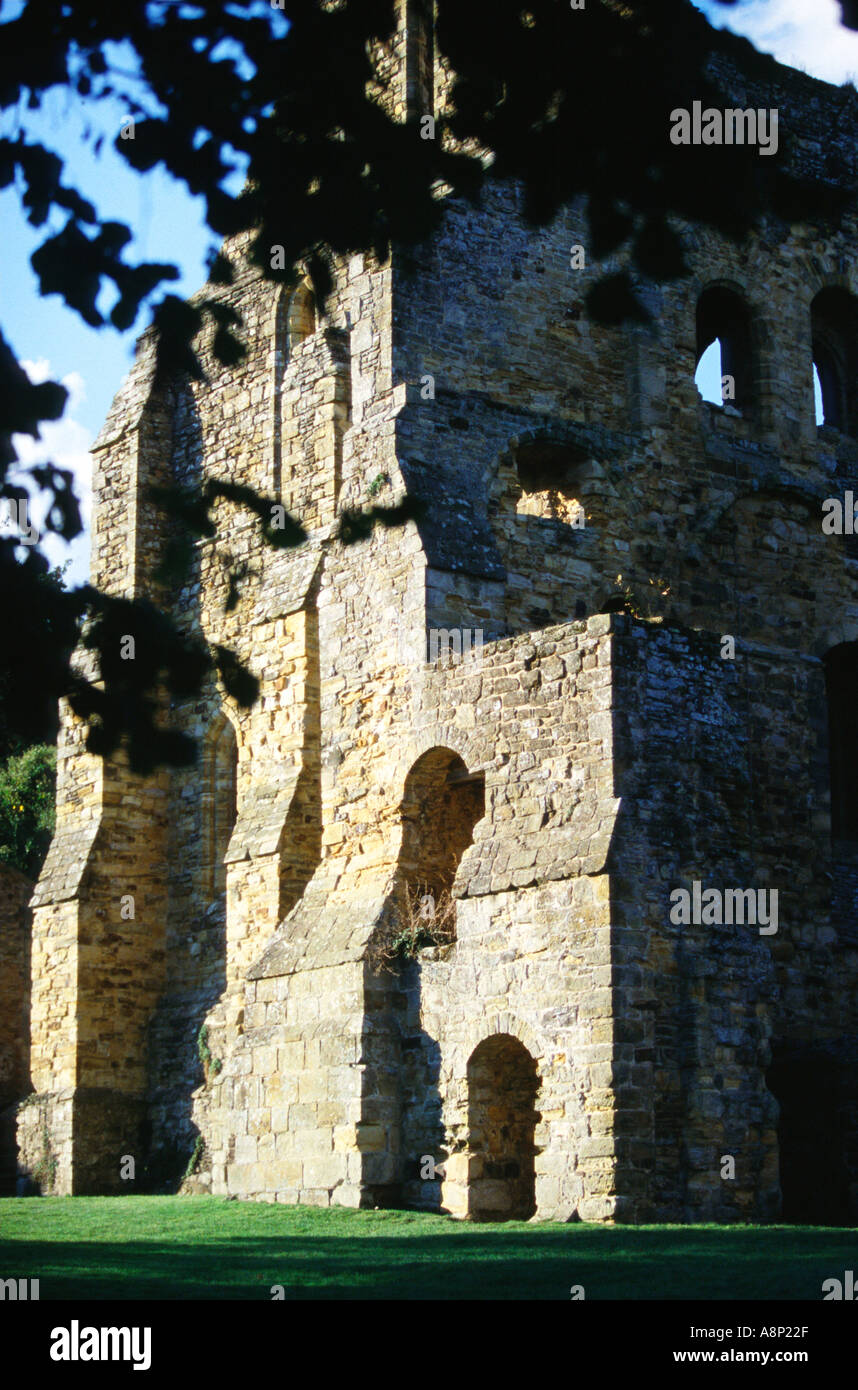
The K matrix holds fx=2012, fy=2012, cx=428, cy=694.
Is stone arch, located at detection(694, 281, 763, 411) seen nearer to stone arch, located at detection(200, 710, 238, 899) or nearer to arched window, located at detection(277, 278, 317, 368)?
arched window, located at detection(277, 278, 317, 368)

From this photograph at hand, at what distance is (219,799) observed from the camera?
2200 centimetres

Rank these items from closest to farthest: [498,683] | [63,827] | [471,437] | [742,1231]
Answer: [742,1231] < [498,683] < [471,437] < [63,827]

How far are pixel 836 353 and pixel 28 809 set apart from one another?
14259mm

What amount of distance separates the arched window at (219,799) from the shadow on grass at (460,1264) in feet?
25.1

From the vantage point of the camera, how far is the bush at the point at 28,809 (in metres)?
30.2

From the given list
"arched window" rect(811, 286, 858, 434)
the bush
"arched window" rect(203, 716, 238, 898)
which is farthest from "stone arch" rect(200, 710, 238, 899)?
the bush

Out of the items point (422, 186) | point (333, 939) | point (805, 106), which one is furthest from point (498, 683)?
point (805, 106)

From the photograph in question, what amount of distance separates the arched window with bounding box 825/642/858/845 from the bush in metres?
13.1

= = = =

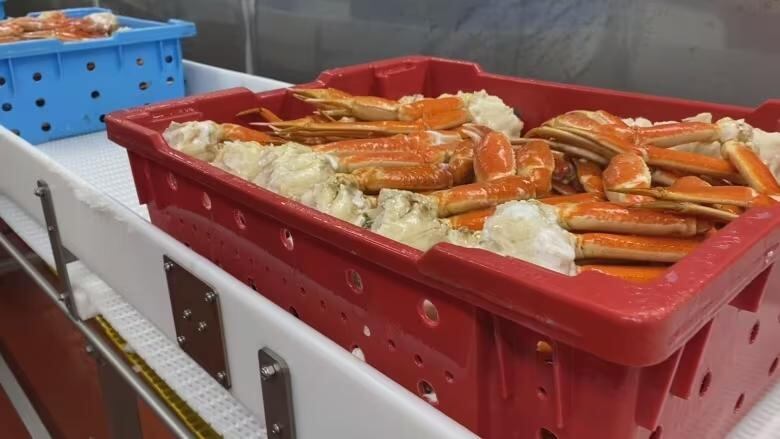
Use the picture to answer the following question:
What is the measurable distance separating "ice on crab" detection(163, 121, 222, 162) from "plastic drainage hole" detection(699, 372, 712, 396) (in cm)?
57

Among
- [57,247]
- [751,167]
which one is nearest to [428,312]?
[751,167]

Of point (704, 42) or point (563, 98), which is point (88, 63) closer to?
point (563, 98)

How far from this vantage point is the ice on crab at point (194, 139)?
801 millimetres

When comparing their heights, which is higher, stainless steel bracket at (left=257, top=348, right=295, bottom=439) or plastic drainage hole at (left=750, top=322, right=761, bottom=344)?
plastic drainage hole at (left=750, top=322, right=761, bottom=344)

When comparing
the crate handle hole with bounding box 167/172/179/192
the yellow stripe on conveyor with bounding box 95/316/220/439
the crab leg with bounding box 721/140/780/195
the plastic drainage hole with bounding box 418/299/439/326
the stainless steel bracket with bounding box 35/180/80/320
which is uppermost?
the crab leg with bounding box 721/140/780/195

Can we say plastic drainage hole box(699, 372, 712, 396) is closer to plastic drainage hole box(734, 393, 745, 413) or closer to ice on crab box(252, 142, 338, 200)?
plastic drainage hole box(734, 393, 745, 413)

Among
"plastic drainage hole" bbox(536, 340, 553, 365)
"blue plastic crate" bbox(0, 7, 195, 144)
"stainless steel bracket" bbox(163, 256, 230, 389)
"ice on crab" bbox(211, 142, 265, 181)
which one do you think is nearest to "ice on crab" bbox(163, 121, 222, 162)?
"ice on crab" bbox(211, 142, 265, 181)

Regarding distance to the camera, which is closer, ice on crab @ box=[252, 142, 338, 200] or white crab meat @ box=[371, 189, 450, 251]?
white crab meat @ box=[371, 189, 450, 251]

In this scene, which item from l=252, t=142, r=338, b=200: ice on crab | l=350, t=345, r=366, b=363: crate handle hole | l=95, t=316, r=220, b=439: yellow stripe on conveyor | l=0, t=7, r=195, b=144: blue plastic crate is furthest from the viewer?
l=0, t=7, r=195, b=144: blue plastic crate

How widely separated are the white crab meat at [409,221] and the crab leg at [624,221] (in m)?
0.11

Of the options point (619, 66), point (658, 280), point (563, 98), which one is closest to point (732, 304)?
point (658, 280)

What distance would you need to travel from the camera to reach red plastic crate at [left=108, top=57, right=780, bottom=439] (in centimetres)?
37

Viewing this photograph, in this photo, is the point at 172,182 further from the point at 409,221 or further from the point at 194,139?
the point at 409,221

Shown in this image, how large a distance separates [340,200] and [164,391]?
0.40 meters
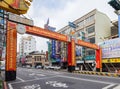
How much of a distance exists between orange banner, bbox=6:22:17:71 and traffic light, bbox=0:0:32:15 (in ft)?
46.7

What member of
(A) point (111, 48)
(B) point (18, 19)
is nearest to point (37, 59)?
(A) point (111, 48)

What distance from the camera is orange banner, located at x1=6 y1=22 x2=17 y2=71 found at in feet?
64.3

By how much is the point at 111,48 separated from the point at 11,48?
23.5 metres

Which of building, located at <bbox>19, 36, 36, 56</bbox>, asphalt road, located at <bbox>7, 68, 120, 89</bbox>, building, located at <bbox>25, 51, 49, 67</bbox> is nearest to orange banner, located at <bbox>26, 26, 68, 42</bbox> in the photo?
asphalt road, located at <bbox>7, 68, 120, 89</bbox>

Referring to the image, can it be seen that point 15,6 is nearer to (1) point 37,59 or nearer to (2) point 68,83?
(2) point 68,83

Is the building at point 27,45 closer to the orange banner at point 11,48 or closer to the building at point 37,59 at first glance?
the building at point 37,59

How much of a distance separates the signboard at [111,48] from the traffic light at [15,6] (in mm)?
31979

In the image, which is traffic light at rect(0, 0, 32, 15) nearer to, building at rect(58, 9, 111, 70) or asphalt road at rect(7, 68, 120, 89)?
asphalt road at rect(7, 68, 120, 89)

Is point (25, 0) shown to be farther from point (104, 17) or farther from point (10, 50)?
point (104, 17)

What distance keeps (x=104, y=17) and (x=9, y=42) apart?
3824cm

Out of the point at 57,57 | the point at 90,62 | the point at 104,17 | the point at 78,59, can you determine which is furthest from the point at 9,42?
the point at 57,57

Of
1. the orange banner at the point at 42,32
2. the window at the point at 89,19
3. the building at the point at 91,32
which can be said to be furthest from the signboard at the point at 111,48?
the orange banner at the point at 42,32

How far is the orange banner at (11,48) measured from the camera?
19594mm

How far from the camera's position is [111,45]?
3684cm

= = = =

Locate every line in the data above that contains the word "closest" and reproduce each such line in full.

## SOLUTION FOR THIS EXERCISE
Rank these items from closest to farthest: [498,683] | [63,827] | [471,437] | [742,1231]
Of the options point (619, 66), point (658, 280), point (563, 98), which one is closest to point (732, 304)?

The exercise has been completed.